** BRIEF **
Switch every "camera" in the rows below to "viewer", and write out all the rows again with nothing else altered.

** PROVIDED RECORDS **
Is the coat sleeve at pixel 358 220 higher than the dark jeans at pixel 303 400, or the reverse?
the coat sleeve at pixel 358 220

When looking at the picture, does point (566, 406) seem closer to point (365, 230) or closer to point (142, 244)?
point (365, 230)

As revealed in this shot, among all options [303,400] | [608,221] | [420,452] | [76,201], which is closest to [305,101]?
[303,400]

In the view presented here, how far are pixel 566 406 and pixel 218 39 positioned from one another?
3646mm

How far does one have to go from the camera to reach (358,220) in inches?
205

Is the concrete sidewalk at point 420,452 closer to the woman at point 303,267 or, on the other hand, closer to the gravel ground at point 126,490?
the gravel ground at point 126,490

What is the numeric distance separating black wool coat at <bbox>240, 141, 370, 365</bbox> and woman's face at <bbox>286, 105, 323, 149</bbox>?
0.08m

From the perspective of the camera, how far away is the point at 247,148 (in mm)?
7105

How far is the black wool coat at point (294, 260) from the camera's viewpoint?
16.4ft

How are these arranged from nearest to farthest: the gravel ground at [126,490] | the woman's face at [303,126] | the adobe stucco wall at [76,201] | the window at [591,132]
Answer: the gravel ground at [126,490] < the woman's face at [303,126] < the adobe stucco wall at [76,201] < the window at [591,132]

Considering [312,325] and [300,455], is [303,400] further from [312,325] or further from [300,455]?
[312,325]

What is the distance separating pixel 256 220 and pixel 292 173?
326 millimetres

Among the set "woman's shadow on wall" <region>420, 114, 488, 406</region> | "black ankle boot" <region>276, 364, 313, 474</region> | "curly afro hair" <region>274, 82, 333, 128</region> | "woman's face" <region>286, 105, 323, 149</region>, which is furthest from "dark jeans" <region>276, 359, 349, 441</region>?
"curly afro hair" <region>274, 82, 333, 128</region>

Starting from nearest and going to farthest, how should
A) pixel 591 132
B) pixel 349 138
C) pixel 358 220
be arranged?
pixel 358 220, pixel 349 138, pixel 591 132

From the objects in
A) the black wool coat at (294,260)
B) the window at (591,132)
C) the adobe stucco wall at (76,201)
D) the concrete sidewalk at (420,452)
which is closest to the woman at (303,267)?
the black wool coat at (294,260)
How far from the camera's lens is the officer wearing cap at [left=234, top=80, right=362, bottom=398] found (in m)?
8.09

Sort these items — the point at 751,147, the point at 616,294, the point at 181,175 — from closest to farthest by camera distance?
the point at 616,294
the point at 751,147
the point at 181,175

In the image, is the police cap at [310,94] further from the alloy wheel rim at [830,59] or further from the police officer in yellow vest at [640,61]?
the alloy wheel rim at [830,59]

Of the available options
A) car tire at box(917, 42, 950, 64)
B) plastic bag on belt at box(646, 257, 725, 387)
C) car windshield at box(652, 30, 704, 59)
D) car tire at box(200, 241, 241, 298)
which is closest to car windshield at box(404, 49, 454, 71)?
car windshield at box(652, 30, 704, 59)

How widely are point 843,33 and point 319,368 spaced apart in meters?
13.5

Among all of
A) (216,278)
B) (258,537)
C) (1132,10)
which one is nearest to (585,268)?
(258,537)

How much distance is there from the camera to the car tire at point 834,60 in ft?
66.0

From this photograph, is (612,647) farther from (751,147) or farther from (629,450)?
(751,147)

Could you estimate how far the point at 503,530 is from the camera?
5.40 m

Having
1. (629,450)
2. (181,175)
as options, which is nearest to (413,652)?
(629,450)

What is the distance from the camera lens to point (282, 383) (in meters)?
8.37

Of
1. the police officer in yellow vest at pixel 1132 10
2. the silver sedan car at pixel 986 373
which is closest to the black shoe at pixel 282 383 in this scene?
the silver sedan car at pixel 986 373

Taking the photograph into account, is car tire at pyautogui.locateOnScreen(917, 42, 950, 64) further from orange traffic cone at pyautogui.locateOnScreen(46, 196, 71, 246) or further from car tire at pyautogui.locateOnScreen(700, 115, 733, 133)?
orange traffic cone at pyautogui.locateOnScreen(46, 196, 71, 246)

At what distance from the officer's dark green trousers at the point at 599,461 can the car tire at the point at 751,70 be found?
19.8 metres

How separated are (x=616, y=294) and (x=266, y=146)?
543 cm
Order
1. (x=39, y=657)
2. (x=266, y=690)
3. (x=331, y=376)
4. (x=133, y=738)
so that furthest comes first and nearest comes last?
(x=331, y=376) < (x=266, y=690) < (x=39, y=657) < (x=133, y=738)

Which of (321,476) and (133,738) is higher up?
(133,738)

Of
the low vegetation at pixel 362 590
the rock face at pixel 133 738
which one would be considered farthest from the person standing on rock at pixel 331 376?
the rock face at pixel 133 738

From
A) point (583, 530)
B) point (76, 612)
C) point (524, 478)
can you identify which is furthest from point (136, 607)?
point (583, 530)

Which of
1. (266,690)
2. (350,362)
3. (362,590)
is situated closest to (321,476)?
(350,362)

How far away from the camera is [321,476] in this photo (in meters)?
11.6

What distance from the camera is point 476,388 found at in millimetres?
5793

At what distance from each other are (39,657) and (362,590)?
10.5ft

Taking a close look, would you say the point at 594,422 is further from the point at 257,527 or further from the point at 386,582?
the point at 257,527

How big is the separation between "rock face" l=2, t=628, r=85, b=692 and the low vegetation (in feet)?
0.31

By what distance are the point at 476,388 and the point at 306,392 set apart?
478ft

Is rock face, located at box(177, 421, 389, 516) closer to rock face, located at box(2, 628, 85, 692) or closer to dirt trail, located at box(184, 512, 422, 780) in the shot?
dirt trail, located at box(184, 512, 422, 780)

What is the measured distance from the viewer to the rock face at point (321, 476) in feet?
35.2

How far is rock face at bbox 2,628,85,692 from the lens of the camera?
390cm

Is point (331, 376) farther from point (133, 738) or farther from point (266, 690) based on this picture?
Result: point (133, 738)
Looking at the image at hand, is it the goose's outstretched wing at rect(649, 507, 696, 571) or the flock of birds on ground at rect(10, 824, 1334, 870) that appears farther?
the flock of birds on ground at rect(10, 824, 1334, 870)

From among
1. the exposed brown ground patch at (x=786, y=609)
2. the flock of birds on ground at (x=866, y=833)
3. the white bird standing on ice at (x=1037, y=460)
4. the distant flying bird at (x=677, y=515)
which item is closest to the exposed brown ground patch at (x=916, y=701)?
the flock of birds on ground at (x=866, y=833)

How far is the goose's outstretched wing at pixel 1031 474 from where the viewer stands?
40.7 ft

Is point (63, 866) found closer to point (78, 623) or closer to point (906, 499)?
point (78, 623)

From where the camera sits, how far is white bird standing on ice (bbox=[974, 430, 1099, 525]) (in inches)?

** RESPONSE TO THE EXERCISE **
Is the coat sleeve at pixel 358 220 higher than the dark jeans at pixel 303 400, or the reverse?
the coat sleeve at pixel 358 220

When looking at the picture, does point (566, 406) seem closer to point (365, 230) or closer to point (142, 244)?
point (365, 230)

As revealed in this shot, among all options [303,400] | [608,221] | [420,452] | [76,201], which is closest to [305,101]?
[303,400]

In the view presented here, how far are pixel 566 406 and pixel 218 39 positioned from one another?
3646mm

How far does one have to go from the viewer to reach (358,220) in inches?
205

Is the concrete sidewalk at point 420,452 closer to the woman at point 303,267 or, on the other hand, closer to the gravel ground at point 126,490?
the gravel ground at point 126,490

What is the numeric distance separating black wool coat at <bbox>240, 141, 370, 365</bbox> and woman's face at <bbox>286, 105, 323, 149</bbox>?
0.08m

From the perspective of the viewer, how far away is the point at 247,148 (in mm)?
7105

How far is the black wool coat at point (294, 260) from the viewer's viewpoint?
16.4ft

How are these arranged from nearest to farthest: the gravel ground at [126,490] | the woman's face at [303,126] | the adobe stucco wall at [76,201] | the window at [591,132]
Answer: the gravel ground at [126,490] < the woman's face at [303,126] < the adobe stucco wall at [76,201] < the window at [591,132]

Considering [312,325] and [300,455], is [303,400] further from [312,325] or further from [300,455]?
[312,325]

What is the distance separating pixel 256 220 and pixel 292 173?
326 millimetres

Among the set "woman's shadow on wall" <region>420, 114, 488, 406</region> | "black ankle boot" <region>276, 364, 313, 474</region> | "curly afro hair" <region>274, 82, 333, 128</region> | "woman's face" <region>286, 105, 323, 149</region>, which is furthest from "dark jeans" <region>276, 359, 349, 441</region>?
"curly afro hair" <region>274, 82, 333, 128</region>

Starting from nearest and going to farthest, how should
A) pixel 591 132
B) pixel 349 138
C) pixel 358 220
be arranged?
pixel 358 220, pixel 349 138, pixel 591 132

From the objects in
A) the black wool coat at (294,260)
B) the window at (591,132)
C) the adobe stucco wall at (76,201)
D) the concrete sidewalk at (420,452)
which is closest to the woman at (303,267)?
the black wool coat at (294,260)
How far from the viewer's lens is the officer wearing cap at [left=234, top=80, right=362, bottom=398] found (in m)?
8.09

Sort these items — the point at 751,147, the point at 616,294, the point at 181,175 — from closest to farthest by viewer distance?
the point at 616,294
the point at 751,147
the point at 181,175

In the image, is the police cap at [310,94] further from the alloy wheel rim at [830,59] or further from the police officer in yellow vest at [640,61]?
the alloy wheel rim at [830,59]

Of the available options
A) car tire at box(917, 42, 950, 64)
B) plastic bag on belt at box(646, 257, 725, 387)
C) car windshield at box(652, 30, 704, 59)
D) car tire at box(200, 241, 241, 298)
which is closest to car windshield at box(404, 49, 454, 71)?
car windshield at box(652, 30, 704, 59)

How widely are point 843,33 and point 319,368 spaced apart in meters?
13.5

Among all of
A) (216,278)
B) (258,537)
C) (1132,10)
which one is nearest to (585,268)?
(258,537)

How much distance is there from the viewer to the car tire at point 834,60 in ft?
66.0

From this photograph, is (612,647) farther from (751,147) or farther from (629,450)?
(751,147)

Could you estimate how far the point at 503,530 is from the viewer?
5.40 m

Having
1. (629,450)
2. (181,175)
as options, which is nearest to (413,652)?
(629,450)

What is the distance from the viewer lens to point (282, 383) (in meters)?
8.37

Of
1. the police officer in yellow vest at pixel 1132 10
2. the silver sedan car at pixel 986 373
which is closest to the black shoe at pixel 282 383 in this scene?
the silver sedan car at pixel 986 373

Taking the photograph into account, is car tire at pyautogui.locateOnScreen(917, 42, 950, 64) further from orange traffic cone at pyautogui.locateOnScreen(46, 196, 71, 246) or further from car tire at pyautogui.locateOnScreen(700, 115, 733, 133)?
orange traffic cone at pyautogui.locateOnScreen(46, 196, 71, 246)

At what distance from the officer's dark green trousers at the point at 599,461 can the car tire at the point at 751,70 be found?
19.8 metres

How separated are (x=616, y=294) and (x=266, y=146)?
543 cm
Order
1. (x=39, y=657)
2. (x=266, y=690)
3. (x=331, y=376)
4. (x=133, y=738)
so that furthest comes first and nearest comes last?
(x=331, y=376) < (x=266, y=690) < (x=39, y=657) < (x=133, y=738)

Which of (321,476) and (133,738) is higher up?
(133,738)

Of
the low vegetation at pixel 362 590
the rock face at pixel 133 738
which one would be considered farthest from the person standing on rock at pixel 331 376?
the rock face at pixel 133 738

From
A) point (583, 530)
B) point (76, 612)
C) point (524, 478)
can you identify which is furthest from point (136, 607)?
point (583, 530)

Which of
1. (266,690)
2. (350,362)
3. (362,590)
is situated closest to (321,476)?
(350,362)

How far away from the viewer is [321,476] in this photo (in meters)?
11.6

What distance from the viewer is point 476,388 found at in millimetres?
5793

At what distance from each other are (39,657) and (362,590)?
10.5ft

Taking a close look, would you say the point at 594,422 is further from the point at 257,527 or further from the point at 386,582?
the point at 257,527

How big is the separation between "rock face" l=2, t=628, r=85, b=692 and the low vegetation (in feet)?
0.31

By what distance are the point at 476,388 and the point at 306,392 set apart?
478ft

Is rock face, located at box(177, 421, 389, 516) closer to rock face, located at box(2, 628, 85, 692) or closer to dirt trail, located at box(184, 512, 422, 780) in the shot?
dirt trail, located at box(184, 512, 422, 780)

What is the measured distance from the viewer to the rock face at point (321, 476) in feet?
35.2

How far is rock face at bbox 2,628,85,692 from the lens of the viewer?
390cm

Is point (331, 376) farther from point (133, 738) or farther from point (266, 690) based on this picture?
Result: point (133, 738)
Looking at the image at hand, is it the goose's outstretched wing at rect(649, 507, 696, 571) or the flock of birds on ground at rect(10, 824, 1334, 870) that appears farther?
the flock of birds on ground at rect(10, 824, 1334, 870)

From among
1. the exposed brown ground patch at (x=786, y=609)
2. the flock of birds on ground at (x=866, y=833)
3. the white bird standing on ice at (x=1037, y=460)
4. the distant flying bird at (x=677, y=515)
which item is closest to the exposed brown ground patch at (x=916, y=701)?
the flock of birds on ground at (x=866, y=833)

How far is the goose's outstretched wing at pixel 1031 474 from where the viewer stands?
40.7 ft

Is point (63, 866) found closer to point (78, 623) or closer to point (906, 499)?
point (78, 623)

From where the viewer sits, how far is white bird standing on ice (bbox=[974, 430, 1099, 525]) (in inches)?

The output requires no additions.